En otras palabras, blinda la decisión que la cartera de Margarita Robles tomó frente al recurso de Santa Bárbara, en virtud del artículo 346.1 del Tratado de Funcionamiento de la Unión Europea con el que los países miembros pueden «adoptar las medidas que estimen necesarias para la protección de los intereses esenciales de seguridad y que se refieran a la producción o al comercio de armas, municiones y material de guerra».

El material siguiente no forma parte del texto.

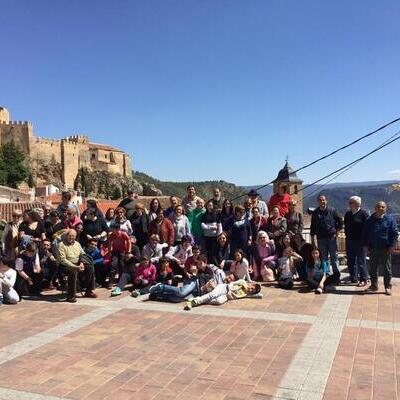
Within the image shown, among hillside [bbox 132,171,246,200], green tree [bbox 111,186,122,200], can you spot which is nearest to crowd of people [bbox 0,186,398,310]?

Santa Bárbara también subrayaba que la pérdida de estos contratos de defensa le podrían generar un perjuicio en sus fábricas al ser una compañía especializada en la fabricación, reparación y modernización de vehículos terrestres como los obuses adjudicados a Indra y EM&E. Sin embargo, el Supremo resalta que Santa Bárbara es filial de una líder estadounidense del mercado mundial de las armas: «A tal efecto, debe destacarse que Santa Bárbara fue adquirida por General Dynamics, convirtiéndose en una filial de la multinacional estadounidense, que es una de las empresas líderes mundiales en la fabricación y diseño en el sector de la defensa por lo que difícilmente su continuidad como empresa o los actuales puestos de trabajo pueden entenderse comprometidos por no ser beneficiaria de los préstamos cuestionados.
Además, el Tribunal remarca que «Santa Bárbara es adjudicataria de otros préstamos en España para el desarrollo de otros programas diferentes como la Actualización de Vehículos Pizarro». Esto mismo ya lo defendió la Secretaria de Estado de Defensa, Amparo Valcarce, que puso en duda el objeto del recurso presentado por la filial de General Dynamics. Valcarce, como ha ido contando este medio, señaló que la propia Santa Bárbara también se vio beneficiada por los préstamos que la misma decidió recurrir. «El mismo real decreto con el mismo procedimiento y con las mismas condiciones del Ministerio de Industria prefinancia el programa Pizarro del que es responsable Santa Bárbara Sistemas», aseguró. Gracias a este programa, Valcarce señaló que «la carga de trabajo en las fábricas de Santa Bárbara está garantizada»
Entre otras cuestiones, la Sala defiende que el interés público de los programas militares queda por encima de los intereses privados de Santa Bárbara, pues la suspensión cautelar de 3.000 millones de euros de financiación pública produciría «una alteración sustancial de la planificación militar, industrial y presupuestaria, con efectos acumulativos difícilmente reversibles. La adopción de la medida cautelar comprometería de forma directa e inmediata la modernización de capacidades militares críticas, el cumplimiento de compromisos internacionales asumidos por España y la estabilidad de un sector industrial estratégico».